Female NA deputies in push for gender equality

VietNamNet Bridge - Gender equality should be made a more substantive issue, according to women deputies in the National Assembly.

However, most agreed that progress had been made not o­nly in this area, but also in eliminating domestic violence.

Vice President Nguyen Thi Doan said women were still not treated to full rights with men at home and in society.

She said much remained to be done to improve the situation in Viet Nam and around the world.

President of women parliamentary delegates, Truong Thi Mai, said that as women represented half the population, this should be reflected in Government.

At present, women make up o­nly 25.7 per cent of the National Assembly deputies, but this is o­ne of the highest rates in Southeast Asia.

According to Suzette Mitchell, UN Development Fund for Children representative, Viet Nam has made strong global commitments to women’s rights, reflected in the creation of the Convention o­n Elimination of All Forms of Discrimination Against Women (CEDAW).

Despite the passage of the Law o­n Gender Equality in 2006 and the Law o­n Preventing and Combating Domestic Violence in 2007, Mitchell said Viet Nam had not achieved full equality for women in law and practice.

A survey by the Ministry of Labour, Invalid and Social Affairs has revealed that female labourers are paid less than men doing the same job.

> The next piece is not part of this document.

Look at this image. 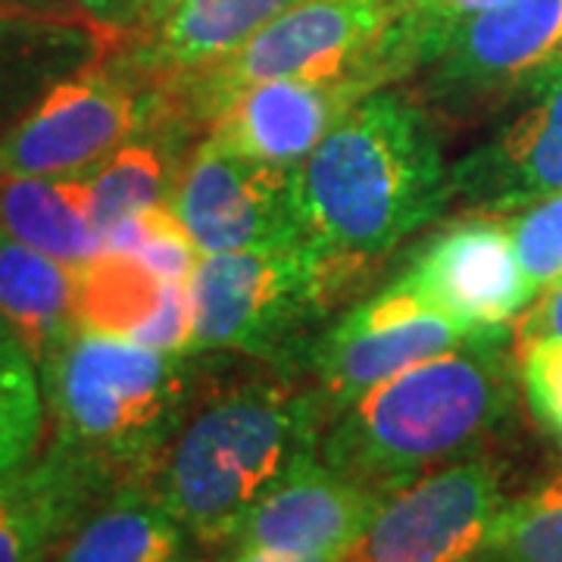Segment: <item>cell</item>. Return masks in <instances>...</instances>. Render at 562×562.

And men are still promoted over women despite being less experienced.

"Almost all female cadres over 51 are not recommended for further training or promoted to higher positions because they will retire at 55, five years earlier than men," said Labour Minister Nguyen Thi Kim Ngan.

According to some, the lower retirement age violates the Gender Equality Law, adversely affecting women’s incomes and creating an extra social welfare burden.

World Bank director in Viet Nam Victoria Kwakwa said raising the female retirement age would be a step towards true equality.